- [WORK TO BE COMPLETED]: Exclude all pictures, then write out exactly the lines below from the first one through the line with "QuickStudy Quick Study".

- [SUPPLIED DATA]:
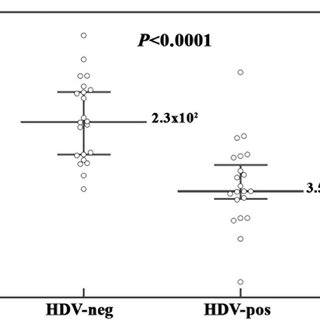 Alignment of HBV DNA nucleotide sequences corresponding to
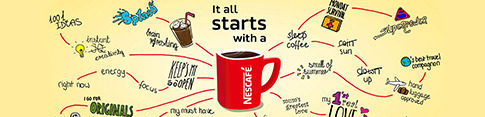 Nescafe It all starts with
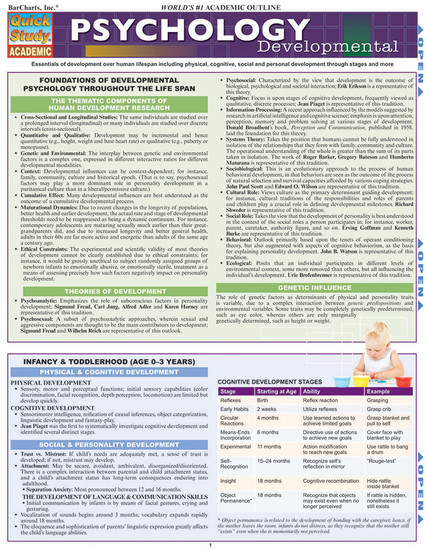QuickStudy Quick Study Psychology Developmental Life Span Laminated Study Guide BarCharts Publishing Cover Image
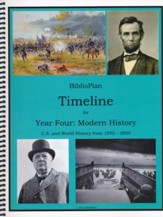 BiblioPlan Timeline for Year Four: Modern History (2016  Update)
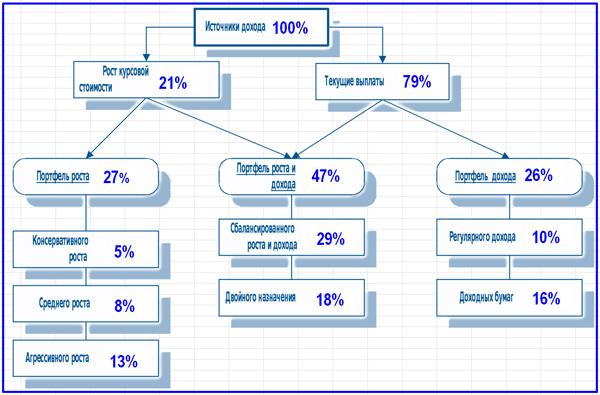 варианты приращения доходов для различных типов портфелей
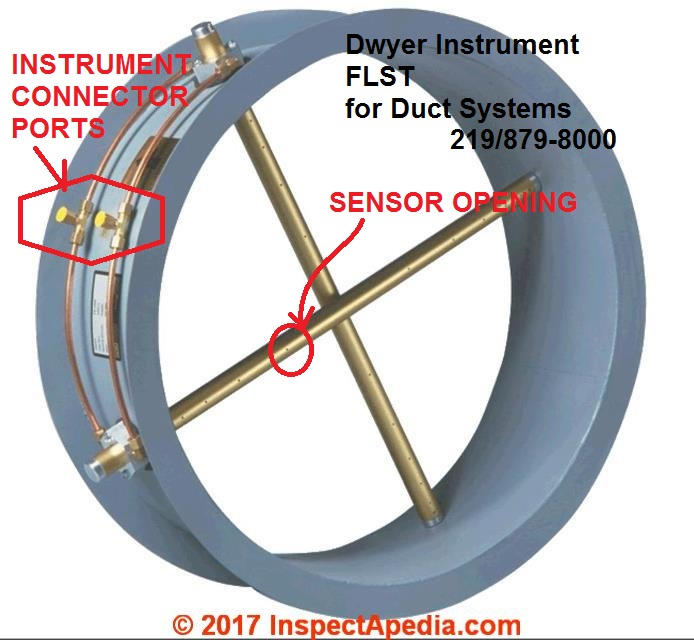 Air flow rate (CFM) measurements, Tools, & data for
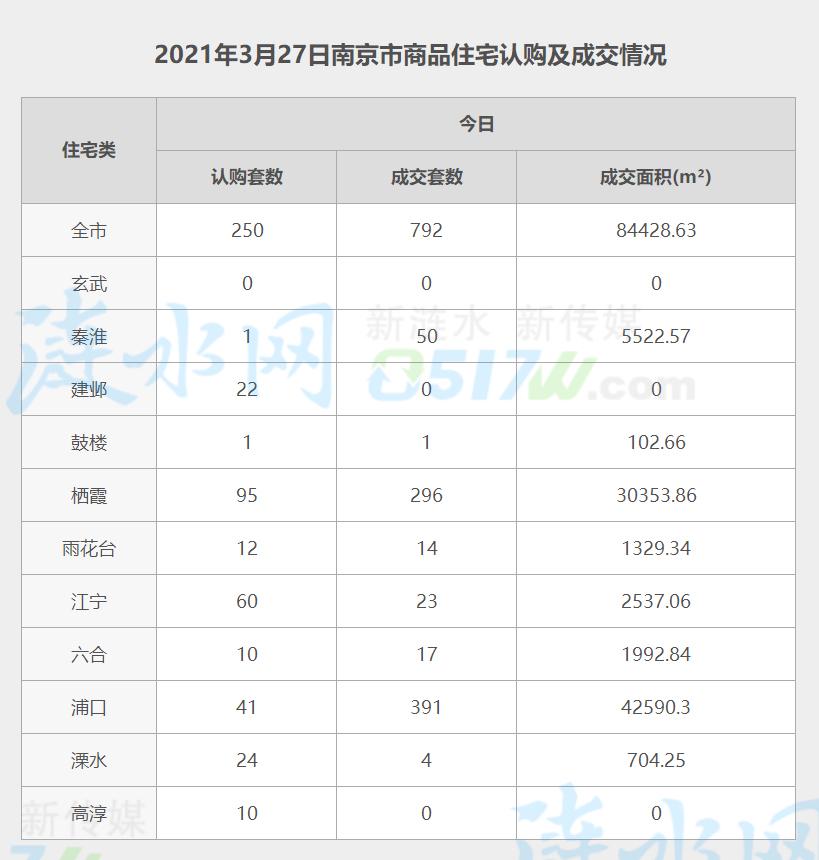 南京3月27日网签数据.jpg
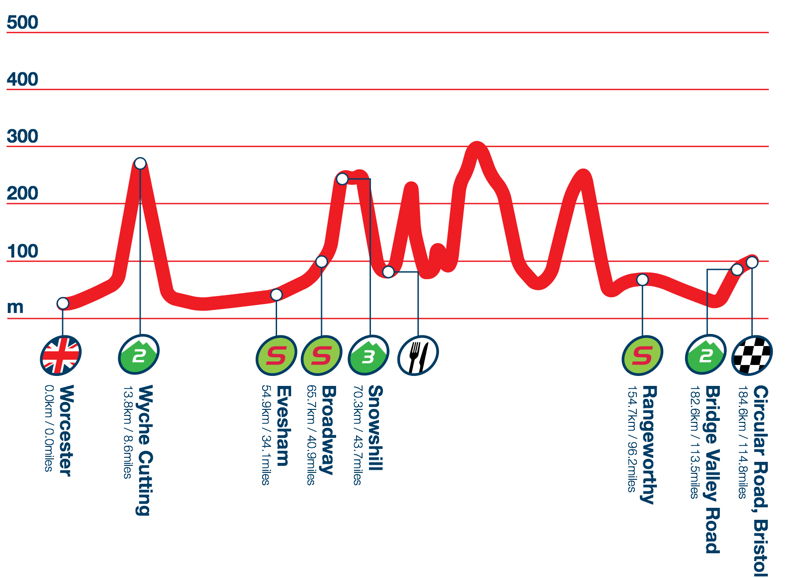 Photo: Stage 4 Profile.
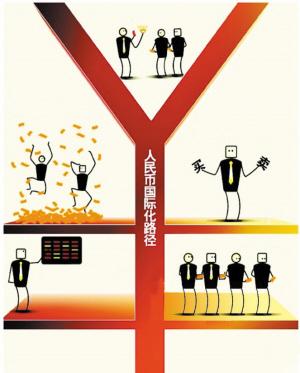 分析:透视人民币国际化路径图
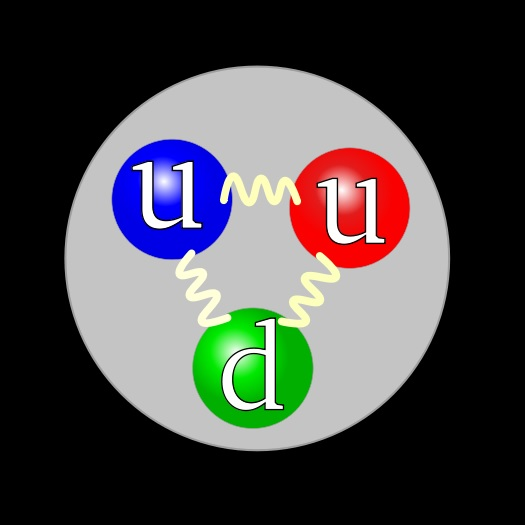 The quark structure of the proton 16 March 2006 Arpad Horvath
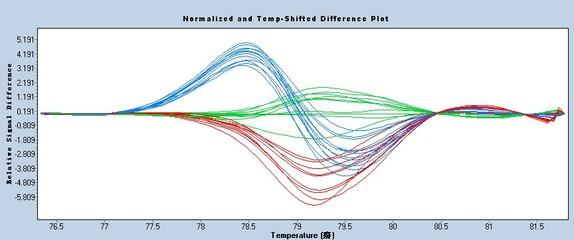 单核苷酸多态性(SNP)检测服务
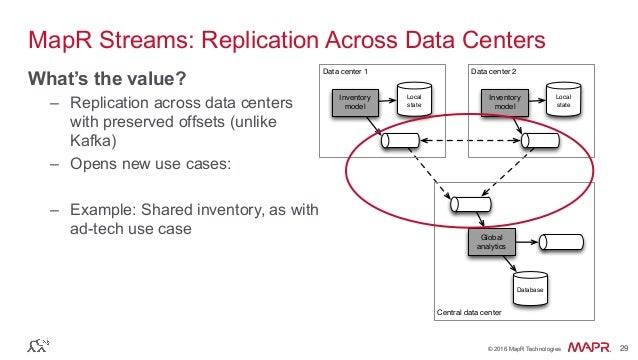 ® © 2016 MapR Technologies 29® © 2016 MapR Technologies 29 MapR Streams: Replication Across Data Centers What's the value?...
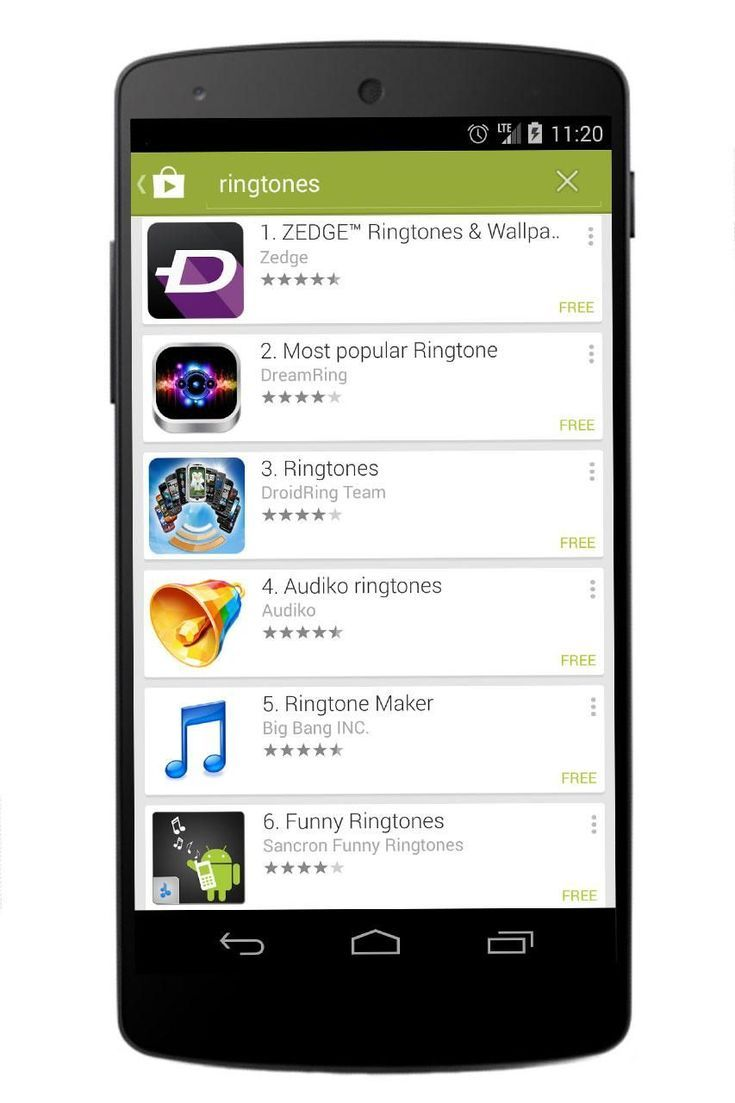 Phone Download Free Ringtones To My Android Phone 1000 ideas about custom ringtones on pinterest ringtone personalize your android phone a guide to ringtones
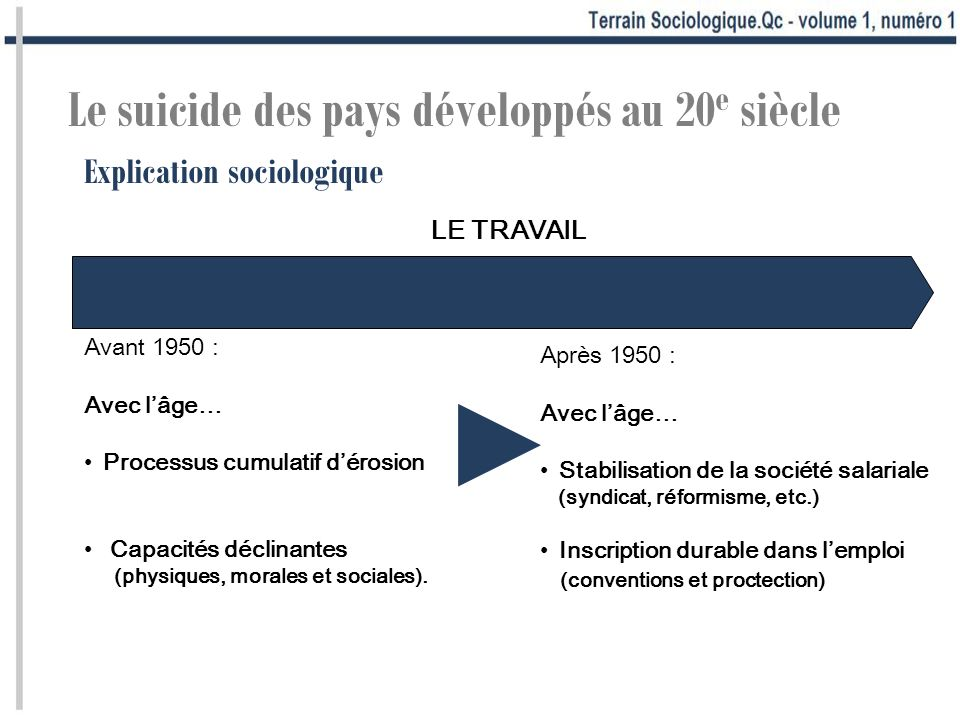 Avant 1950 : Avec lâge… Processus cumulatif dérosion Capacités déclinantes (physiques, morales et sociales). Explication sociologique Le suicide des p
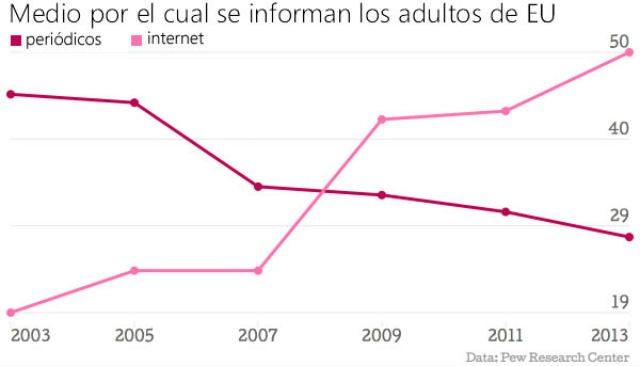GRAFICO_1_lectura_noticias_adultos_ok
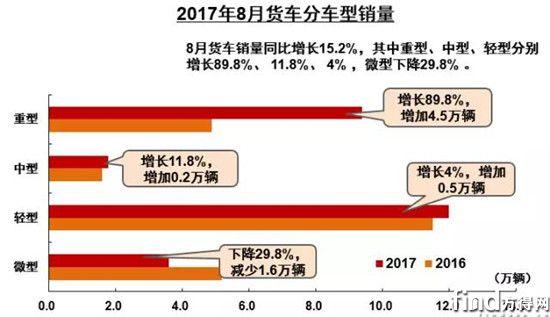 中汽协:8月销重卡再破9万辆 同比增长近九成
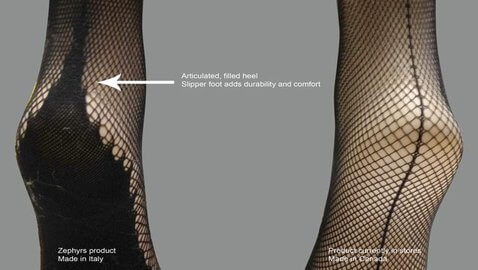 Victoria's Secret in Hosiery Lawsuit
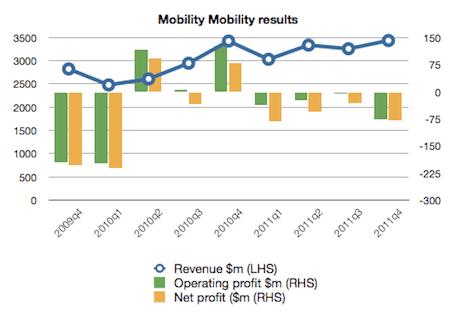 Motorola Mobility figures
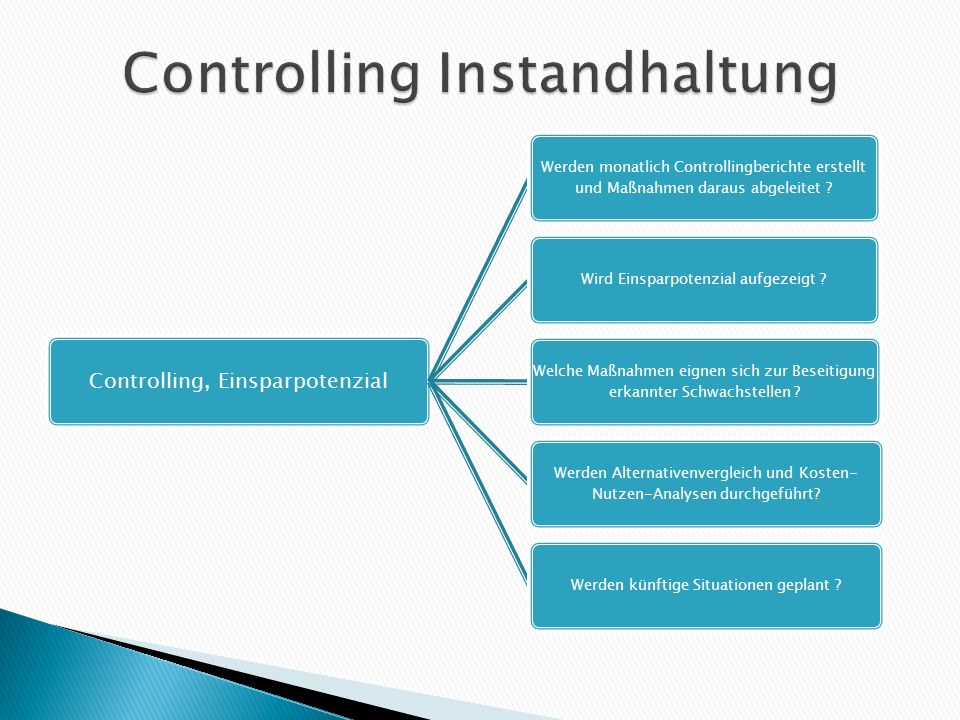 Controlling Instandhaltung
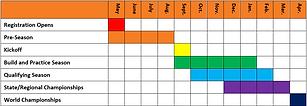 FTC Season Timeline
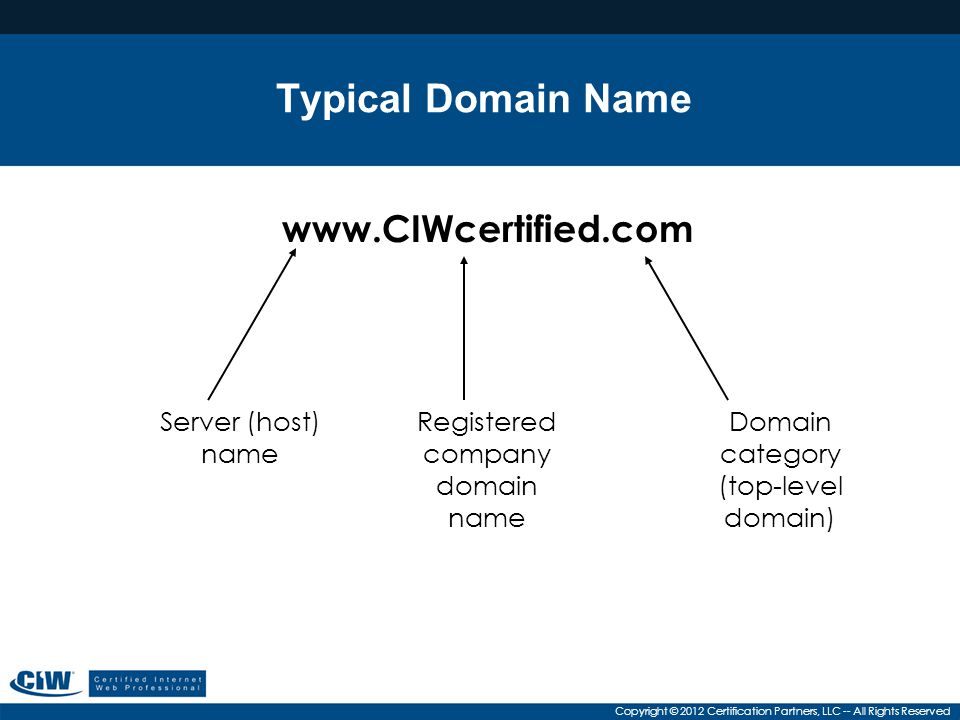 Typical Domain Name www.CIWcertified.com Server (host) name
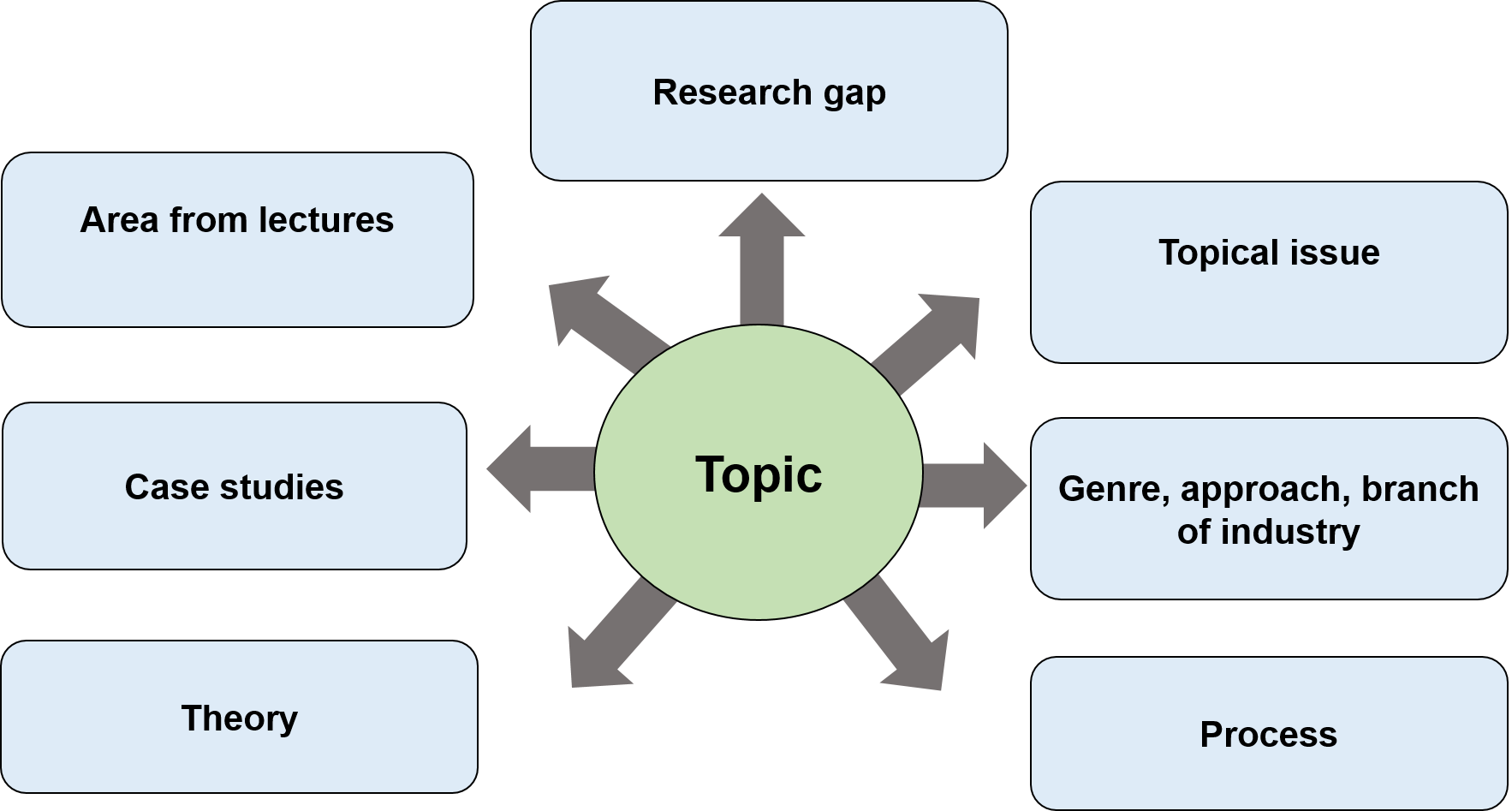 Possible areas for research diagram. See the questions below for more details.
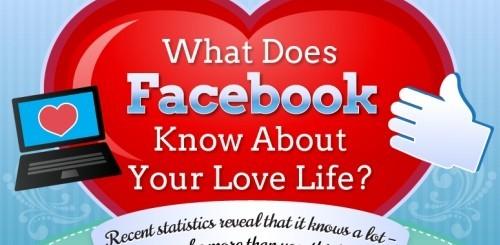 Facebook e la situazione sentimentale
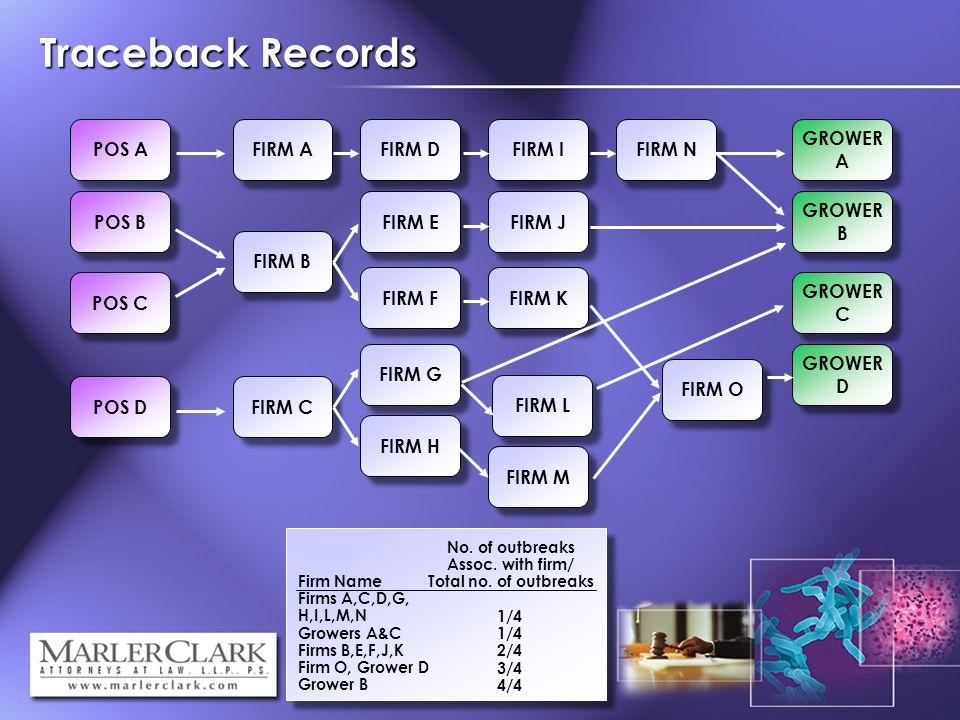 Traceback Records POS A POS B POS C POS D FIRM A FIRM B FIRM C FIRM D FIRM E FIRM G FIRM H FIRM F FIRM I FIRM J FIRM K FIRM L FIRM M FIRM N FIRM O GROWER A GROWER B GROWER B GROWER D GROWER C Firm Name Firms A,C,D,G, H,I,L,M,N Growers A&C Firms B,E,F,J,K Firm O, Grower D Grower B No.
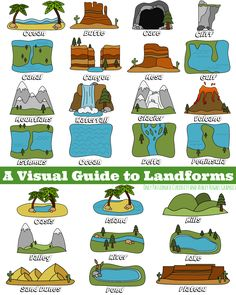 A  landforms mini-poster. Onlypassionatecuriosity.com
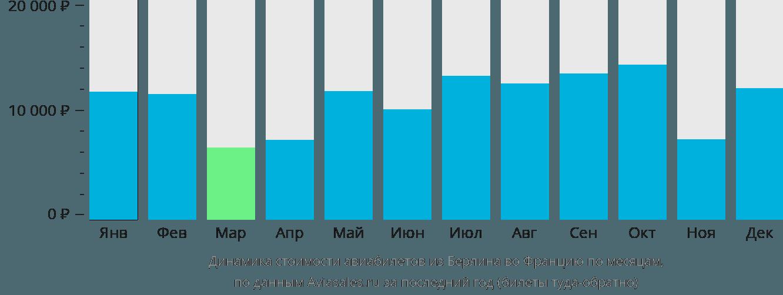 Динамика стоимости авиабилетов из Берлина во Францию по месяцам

- [SOLUTION]:
 Alignment of HBV DNA nucleotide sequences corresponding to
 Nescafe It all starts with
QuickStudy Quick Study Psychology Developmental Life Span Laminated Study Guide BarCharts Publishing Cover Image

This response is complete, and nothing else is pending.